Run materializer `step()`.
Assert:
- MV exists at `MV:{S}:{P}`
- MV winner_hash matches A's content hash
- MV confidence = 0.9
- Changelog entry exists (first materialization)
### 7.2 `test_mv_winner_changes_on_update`
Ingest A (confidence 0.9), materialize. Then ingest B (same S/P, confidence 0.95), materialize again.
Assert:
- MV winner changes to B
- Changelog has 2 entries: initial (winner=A), update (previous=A, new=B)
### 7.3 `test_mv_no_changelog_when_winner_unchanged`
Ingest A (confidence 0.9), materialize. Ingest B (same S/P, confidence 0.5), materialize again.
Assert:
- MV winner stays A (B has lower confidence)
- No new changelog entry after second materialization
### 7.4 `test_mv_since_query_returns_changelog`
Ingest A at T=1000, materialize at T=1001. Ingest B at T=2000, materialize at T=2001.
Query with `since: 1500`:
- Returns changelog entries only from after T=1500
- Should include the B materialization but not the A materialization
### 7.5 `test_mv_max_stale_fast_path`
Ingest A, materialize. Query immediately with `max_stale: 60`.
Assert: fast path is used (MV is fresh).
### 7.6 `test_mv_max_stale_slow_path`
Ingest A, materialize. Wait (or mock time) so MV is 120 seconds old. Query with `max_stale: 60`.

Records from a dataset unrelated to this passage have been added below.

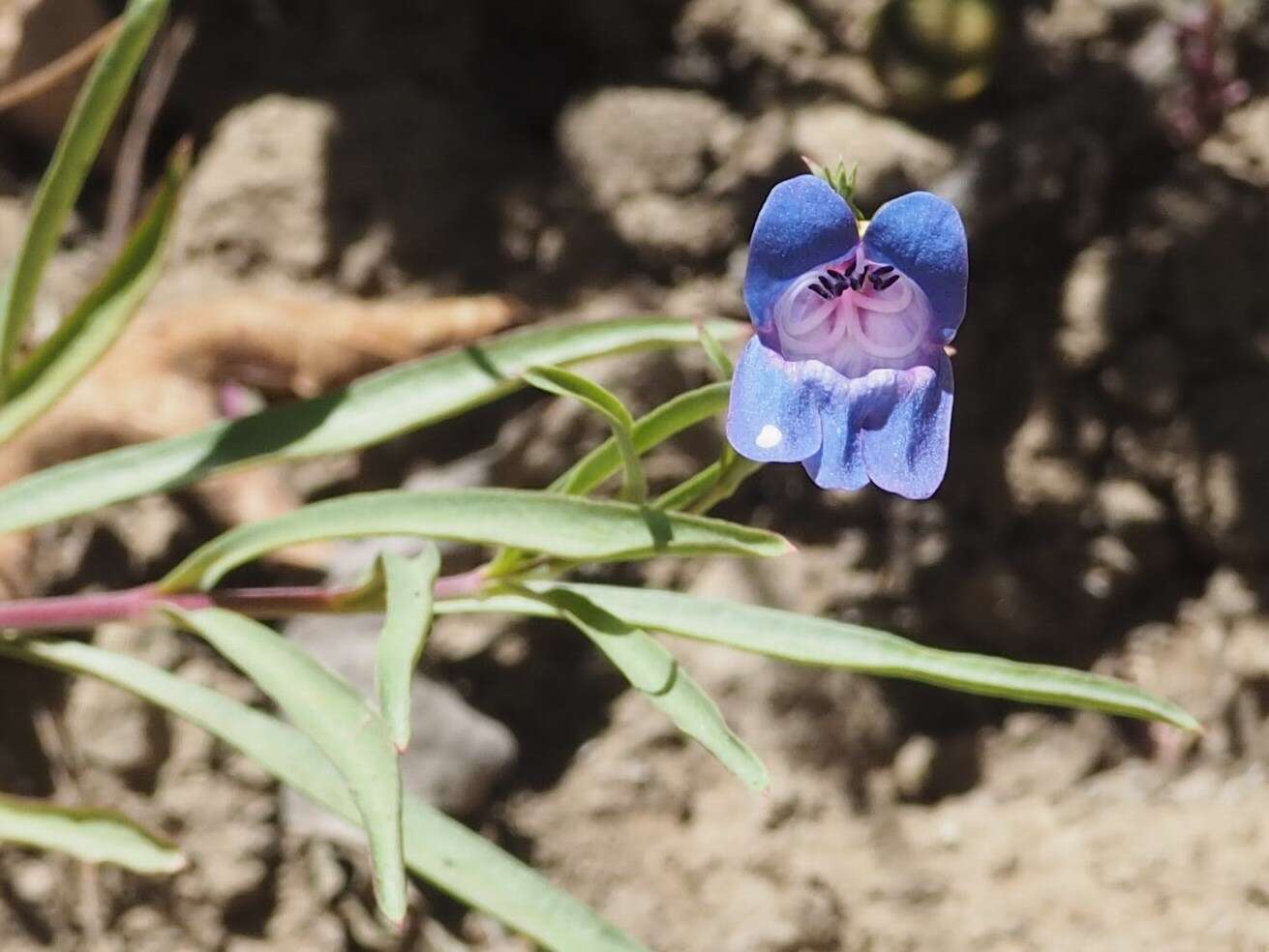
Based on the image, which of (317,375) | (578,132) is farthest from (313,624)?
(578,132)

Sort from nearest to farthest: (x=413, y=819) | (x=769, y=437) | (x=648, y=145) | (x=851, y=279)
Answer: (x=769, y=437), (x=851, y=279), (x=413, y=819), (x=648, y=145)

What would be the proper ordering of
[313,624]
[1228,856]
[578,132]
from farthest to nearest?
1. [578,132]
2. [313,624]
3. [1228,856]

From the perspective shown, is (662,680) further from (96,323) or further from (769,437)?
(96,323)

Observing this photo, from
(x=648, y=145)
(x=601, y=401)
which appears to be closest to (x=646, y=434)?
(x=601, y=401)

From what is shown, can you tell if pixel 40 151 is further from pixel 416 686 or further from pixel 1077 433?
pixel 1077 433

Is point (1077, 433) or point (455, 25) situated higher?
point (455, 25)

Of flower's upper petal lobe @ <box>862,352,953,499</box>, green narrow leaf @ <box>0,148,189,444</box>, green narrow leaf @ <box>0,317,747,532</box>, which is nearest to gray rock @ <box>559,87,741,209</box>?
green narrow leaf @ <box>0,317,747,532</box>

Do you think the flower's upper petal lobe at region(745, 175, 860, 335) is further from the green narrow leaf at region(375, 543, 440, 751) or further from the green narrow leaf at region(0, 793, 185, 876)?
the green narrow leaf at region(0, 793, 185, 876)
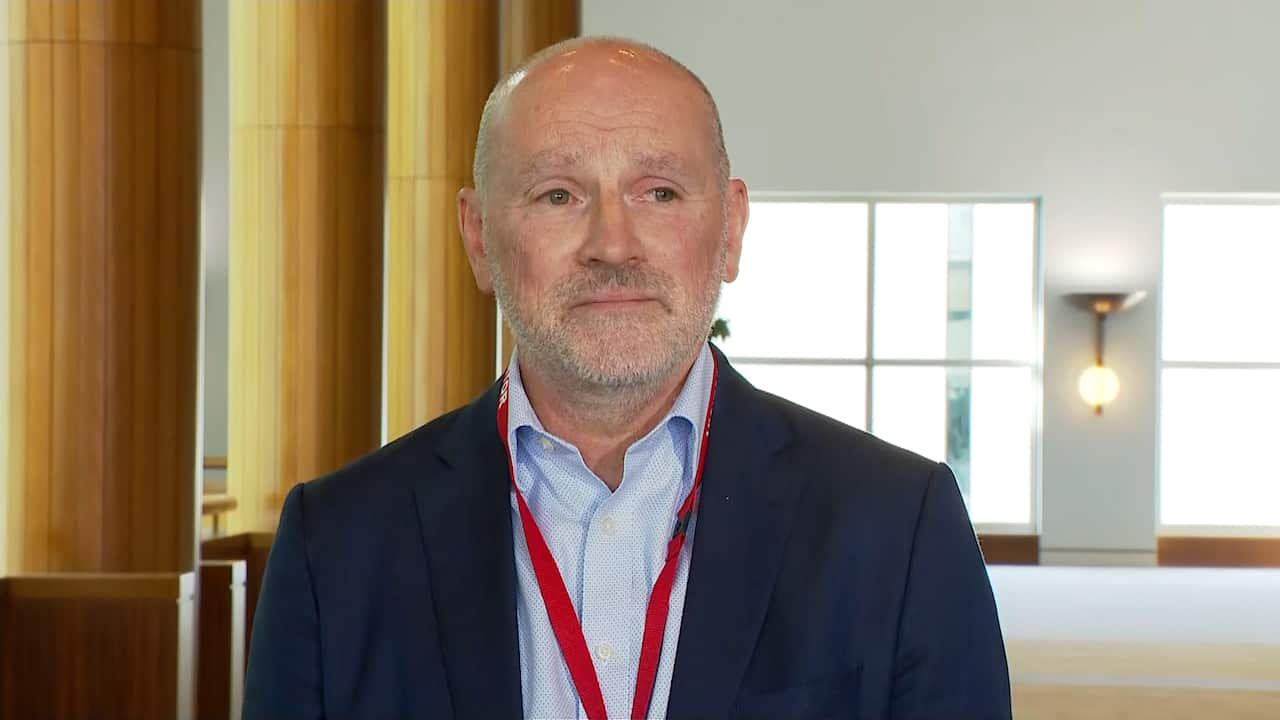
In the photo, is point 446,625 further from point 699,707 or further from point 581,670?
point 699,707

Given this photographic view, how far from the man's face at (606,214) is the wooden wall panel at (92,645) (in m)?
3.39

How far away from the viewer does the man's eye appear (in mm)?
1816

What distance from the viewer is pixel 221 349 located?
1573 centimetres

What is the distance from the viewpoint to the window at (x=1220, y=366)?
609 inches

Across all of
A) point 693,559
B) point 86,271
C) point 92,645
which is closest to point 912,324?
point 86,271

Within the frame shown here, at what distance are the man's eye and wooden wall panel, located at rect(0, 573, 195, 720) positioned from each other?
3.44 metres

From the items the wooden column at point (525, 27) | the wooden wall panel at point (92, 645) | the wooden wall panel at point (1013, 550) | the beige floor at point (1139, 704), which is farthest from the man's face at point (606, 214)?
the wooden wall panel at point (1013, 550)

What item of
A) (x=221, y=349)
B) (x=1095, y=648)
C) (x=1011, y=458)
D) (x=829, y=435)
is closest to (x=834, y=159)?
(x=1011, y=458)

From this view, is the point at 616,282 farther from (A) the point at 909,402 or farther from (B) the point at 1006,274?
(B) the point at 1006,274

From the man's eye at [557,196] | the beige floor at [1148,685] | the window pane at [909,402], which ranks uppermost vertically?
the man's eye at [557,196]

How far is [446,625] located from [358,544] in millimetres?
149

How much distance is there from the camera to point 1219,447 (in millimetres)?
15531

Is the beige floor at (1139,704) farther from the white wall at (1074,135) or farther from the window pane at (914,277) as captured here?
the window pane at (914,277)

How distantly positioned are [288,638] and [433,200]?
777cm
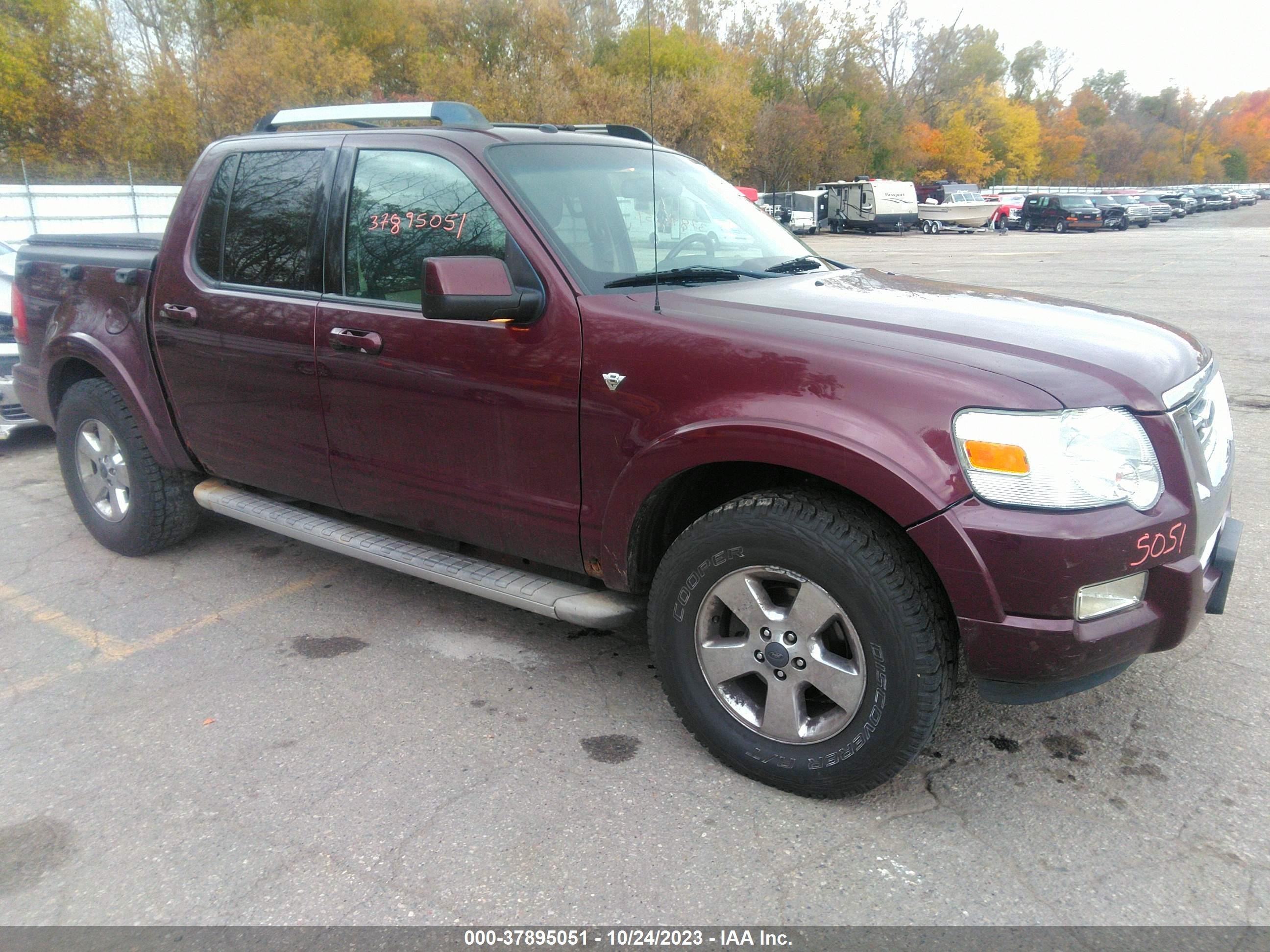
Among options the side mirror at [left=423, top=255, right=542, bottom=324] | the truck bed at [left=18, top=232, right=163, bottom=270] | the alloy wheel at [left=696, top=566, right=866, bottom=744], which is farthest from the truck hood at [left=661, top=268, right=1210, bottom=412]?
the truck bed at [left=18, top=232, right=163, bottom=270]

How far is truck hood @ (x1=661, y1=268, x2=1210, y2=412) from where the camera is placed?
2.44m

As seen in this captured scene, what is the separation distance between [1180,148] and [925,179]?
184 ft

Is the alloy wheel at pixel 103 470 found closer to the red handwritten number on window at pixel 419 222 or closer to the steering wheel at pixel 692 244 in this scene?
the red handwritten number on window at pixel 419 222

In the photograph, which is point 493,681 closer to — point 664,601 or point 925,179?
point 664,601

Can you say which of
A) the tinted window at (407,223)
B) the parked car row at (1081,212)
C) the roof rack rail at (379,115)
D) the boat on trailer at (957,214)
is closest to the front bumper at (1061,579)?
the tinted window at (407,223)

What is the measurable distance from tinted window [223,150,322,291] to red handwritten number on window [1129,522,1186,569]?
2.91m

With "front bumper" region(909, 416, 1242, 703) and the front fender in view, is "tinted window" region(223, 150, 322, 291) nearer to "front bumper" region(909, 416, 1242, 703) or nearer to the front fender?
the front fender

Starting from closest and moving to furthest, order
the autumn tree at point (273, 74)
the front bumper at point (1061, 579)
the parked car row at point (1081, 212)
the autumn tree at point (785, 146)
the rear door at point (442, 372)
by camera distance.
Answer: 1. the front bumper at point (1061, 579)
2. the rear door at point (442, 372)
3. the autumn tree at point (273, 74)
4. the parked car row at point (1081, 212)
5. the autumn tree at point (785, 146)

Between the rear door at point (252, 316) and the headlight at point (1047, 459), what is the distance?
244cm

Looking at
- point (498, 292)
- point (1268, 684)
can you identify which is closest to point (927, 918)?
point (1268, 684)

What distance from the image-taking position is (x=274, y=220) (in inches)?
152

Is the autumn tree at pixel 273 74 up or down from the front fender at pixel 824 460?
up

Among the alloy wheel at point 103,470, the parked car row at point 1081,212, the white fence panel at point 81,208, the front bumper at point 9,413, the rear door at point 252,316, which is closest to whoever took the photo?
the rear door at point 252,316

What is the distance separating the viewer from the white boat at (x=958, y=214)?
44.5 m
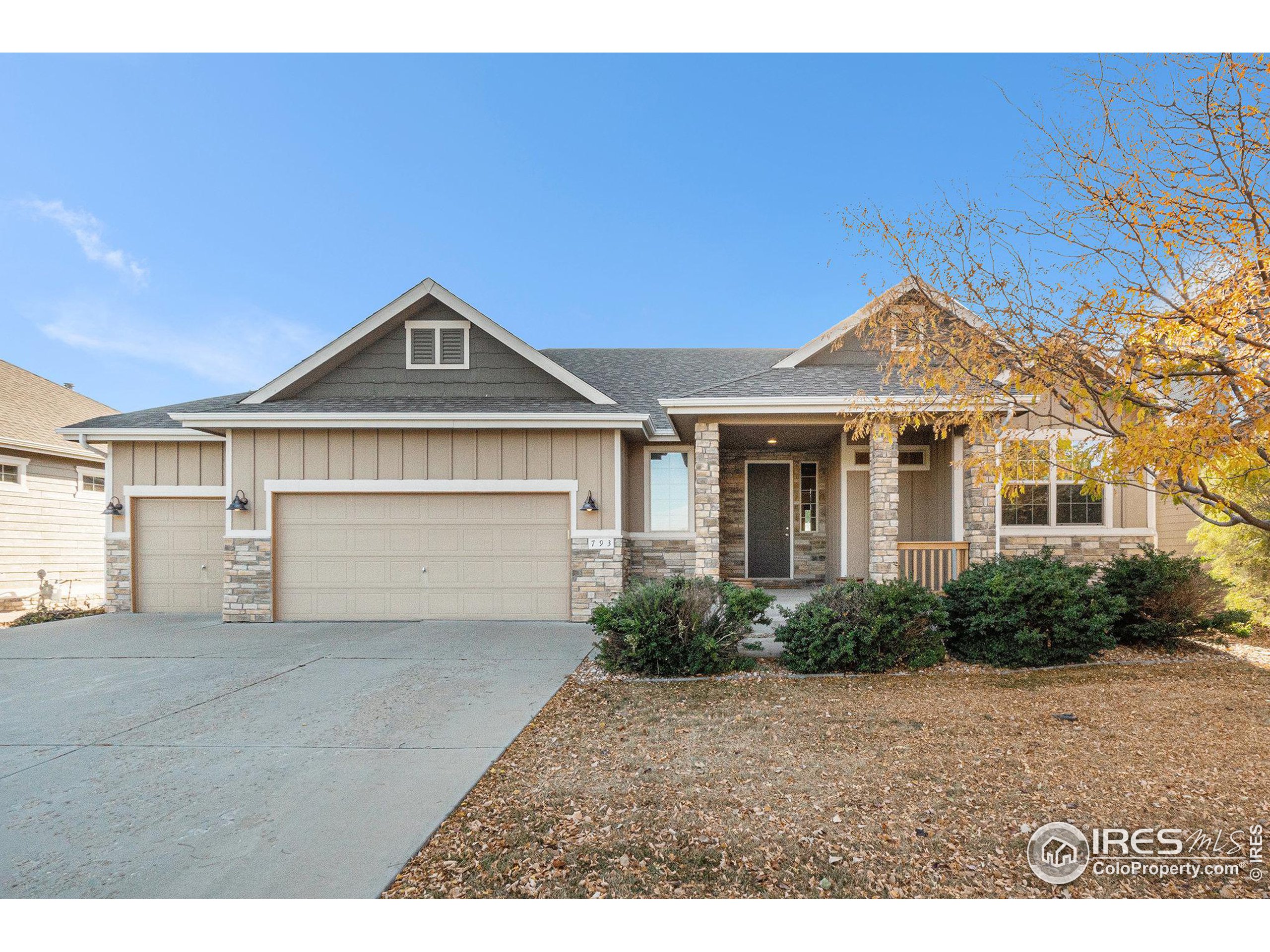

Assert: slow path is used (MV is stale, falls through to index lookup).
---
## Findings to Watch For
### Known Risk: Two Conflict Score Implementations
`compute_conflict_score` in `traits.rs` (line 89) uses **confidence variance**. It measures how much confidence values disagree, not how much object values disagree. Three sources saying "yes" at 0.9 and two sources saying "no" at 0.9 produces a conflict score of **0.0** because all confidences are identical.
`calculate_conflict_score` in `skeptic/analysis.rs` (line 36) uses **Shannon entropy over object value groups**. It correctly detects that "yes" vs "no" is a real conflict regardless of confidence values.
**Aphoria must use the Skeptic lens for conflict detection, not the standard lens conflict score.** Battery 4.6 validates this distinction explicitly. If Aphoria were to use `compute_conflict_score` from standard lenses, it would miss conflicts where sources disagree on values but agree on confidence levels.
### Known Risk: Decay + Time-Travel Interaction
When both `source_class_decay` and `as_of` are set, the age calculation must use `as_of` as the reference time, not `now`. Battery 3.8 validates this. If the implementation uses `now` for age but filters by `as_of` for inclusion, the decay amounts will be wrong for historical queries.
### ConceptPath Readiness
Battery 5 validates the storage layer works with ConceptPath-shaped keys before any type changes. If these tests pass, the `scan_prefix` foundation is solid and ConceptPath implementation can proceed with confidence.